• **Source extract**:
◇ ◇ ◇ ◇
The U.S. Supreme Court struck down the OSHA mandate in January but allowed the mandate for health care workers to remain in place.
The campaign to vaccinate the majority of the population against COVID-19 is the largest vaccination campaign in the history of the world.
As of Aug. 31, about 90 percent of Americans 18 or older had gotten at least the first dose of one of the COVID-19 vaccines, and 77 percent had gotten both a first and a second dose.
Dr. Robert Malone, a physician and research scientist credited with the invention of the mRNA technology for use in vaccines, says excess mortality must always be studied to determine whether a vaccine or medicine really is safe.
“Excess mortality should be a signal, a trigger,” he told The Epoch Times. “When we see excess mortality like that—basically if you’re running a clinical trial and you see this kind of excess mortality, you stop the trial. And you investigate the cause before you proceed. And if you’re marketing a drug, generally, with this kind of data, you stop the distribution of the drug until you have sorted it out.”
Malone mentioned what he calls the “classic example” of thalidomide, a morning sickness medication prescribed to a small number of pregnant women in the United States in the late 1950s and early ’60s that was effective in treating morning sickness, but caused severe deformities in their unborn children.
The drug maker had pressured the U.S. Food and Drug Administration to approve the drug, but the FDA refused, based on the deformities that had been reported.
Cholesterol medication is another example, he added, saying cardiologists were convinced in the 1990s that cholesterol was the “bad actor” and that heart disease numbers would drop if it could be brought down.
“So they came out with some really good drugs for dropping cholesterol, and they ran the trials,” he said, “and it clearly showed that they were effective in dropping cholesterol in humans, to a remarkable level, very, very effective. And everything was on track for approval, at those doses. And then the all-cause mortality data started coming in.”
“And paradoxically, people were dying, but they weren’t dying of heart attacks. Their heart attack death rate was better. They were committing suicide, because when you pull cholesterol out of the brain, you trigger depression.”
Malone was a professor of pathology at the University of California–Davis and at the University of Maryland, where he had a lab.
◇ ◇ ◇ ◇
• **Data records**:
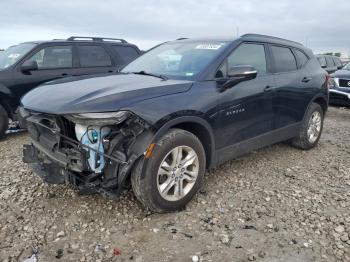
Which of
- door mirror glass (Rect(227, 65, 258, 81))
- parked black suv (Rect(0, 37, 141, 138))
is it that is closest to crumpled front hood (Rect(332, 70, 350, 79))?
Result: parked black suv (Rect(0, 37, 141, 138))

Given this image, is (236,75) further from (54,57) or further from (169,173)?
(54,57)

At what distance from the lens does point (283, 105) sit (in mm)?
4840

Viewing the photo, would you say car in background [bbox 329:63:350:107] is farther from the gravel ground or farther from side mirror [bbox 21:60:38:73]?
side mirror [bbox 21:60:38:73]

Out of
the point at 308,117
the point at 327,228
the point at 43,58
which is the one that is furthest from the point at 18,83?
the point at 327,228

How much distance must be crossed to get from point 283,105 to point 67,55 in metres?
4.37

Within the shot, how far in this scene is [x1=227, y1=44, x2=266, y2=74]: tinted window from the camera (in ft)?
13.6

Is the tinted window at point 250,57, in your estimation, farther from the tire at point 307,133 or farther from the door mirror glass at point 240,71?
the tire at point 307,133

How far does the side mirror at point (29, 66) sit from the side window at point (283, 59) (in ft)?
13.6

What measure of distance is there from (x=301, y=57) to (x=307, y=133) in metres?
1.21

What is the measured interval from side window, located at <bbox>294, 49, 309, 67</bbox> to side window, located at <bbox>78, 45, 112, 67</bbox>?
3876 millimetres

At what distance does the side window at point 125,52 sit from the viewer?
7715mm

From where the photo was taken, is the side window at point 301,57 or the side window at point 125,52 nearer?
the side window at point 301,57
◇ ◇ ◇ ◇
• **Questions**:
A. According to the excerpt on vaccines and excess mortality, what percentage of Americans 18 or older had gotten both a first and a second dose as of Aug. 31?
B. List every organization or institution named in the excerpt on vaccines and excess mortality.
Answer using only the information in the text.

• **Task answers**:
A. 77 percent

B.
- U.S. Supreme Court
- OSHA
- The Epoch Times
- U.S. Food and Drug Administration (FDA)
- University of California–Davis
- University of Maryland